## [Source document]
This problem can be solved using a natural tree DP if we ignore the computational complexity. First, we review how to do this. We decompose the process and define several DP tables as follows.

• \(\mathrm{dp}_1[v][k]\): The number of ways to perform operations in subtree \(v\) such that \(A_v\) is subject to \(+r\) exactly \(k\) times.
• \(\mathrm{dp}_2[v][k]\): The number of ways to perform operations in subtree \(v\) such that \(A_v\) gets exactly \(+k\) in total.
• \(\mathrm{dp}_3[v][k]\): The number of ways to perform operations in subtree \(v\) that result in \(A_v=k\).

## [To-do list]
1: According to the tree DP passage, what can solve the problem if computational complexity is ignored?
2: Write the next part of the tree DP passage, picking up after the definition of the third table.
The material that comes after this passage has no connection to the tree DP passage.

## [Material]
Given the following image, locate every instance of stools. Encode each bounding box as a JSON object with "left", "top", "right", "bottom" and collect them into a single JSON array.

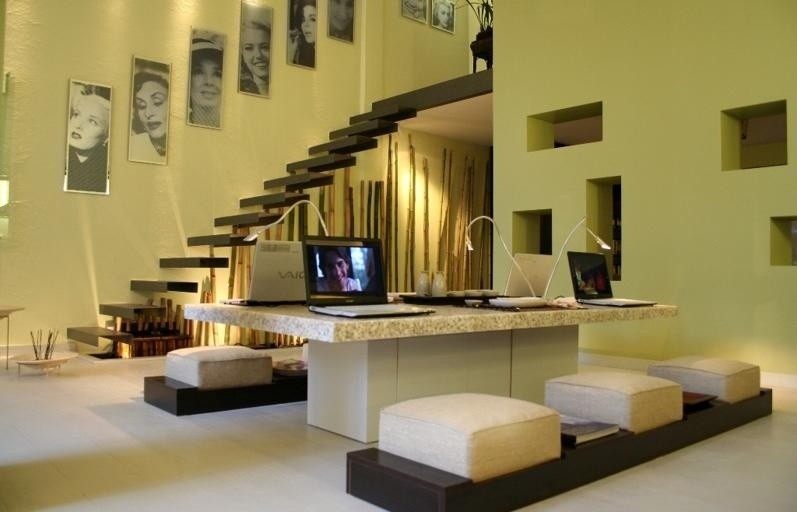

## [Exercise responses]
1: A natural tree DP.

2:
• \(\mathrm{dp}_4[v][k]\): The number of ways to perform operations in subtree \(v\) and from vertex \(v\) to \(P_v\) such that \(A_v\) is subject to \(-1\) exactly \(k\) times.

These are computed as follows. Let \(\mathrm{ch}(v)\) be the set of all children of \(v\).

• \(\mathrm{dp}_1[v]\) is the convolution of \(\mathrm{dp}_4[w]\) for all \(w\in \mathrm{ch}(v)\).
• \(\mathrm{dp}_2[v][rk] = \)\mathrm{dp}_1[v][k]$.
• \(\mathrm{dp}_3[v][a_v+k] = \mathrm{dp}_2[v][k]\).
• \(\mathrm{dp}_4[v][k] = \sum_{i\geq k}\mathrm{dp}_3[v][i]\).

Since the convolution comes up, we will use polynomials instead of arrays. Let \(F_{v,1}(x) = \sum_{k}\mathrm{dp}[v][k]x^k\). \(F_{v,2}(x)\), \(F_{v,3}(x)\), and \(F_{v,4}(x)\) are defined similarly. Then, the above calculation can be expressed as follows.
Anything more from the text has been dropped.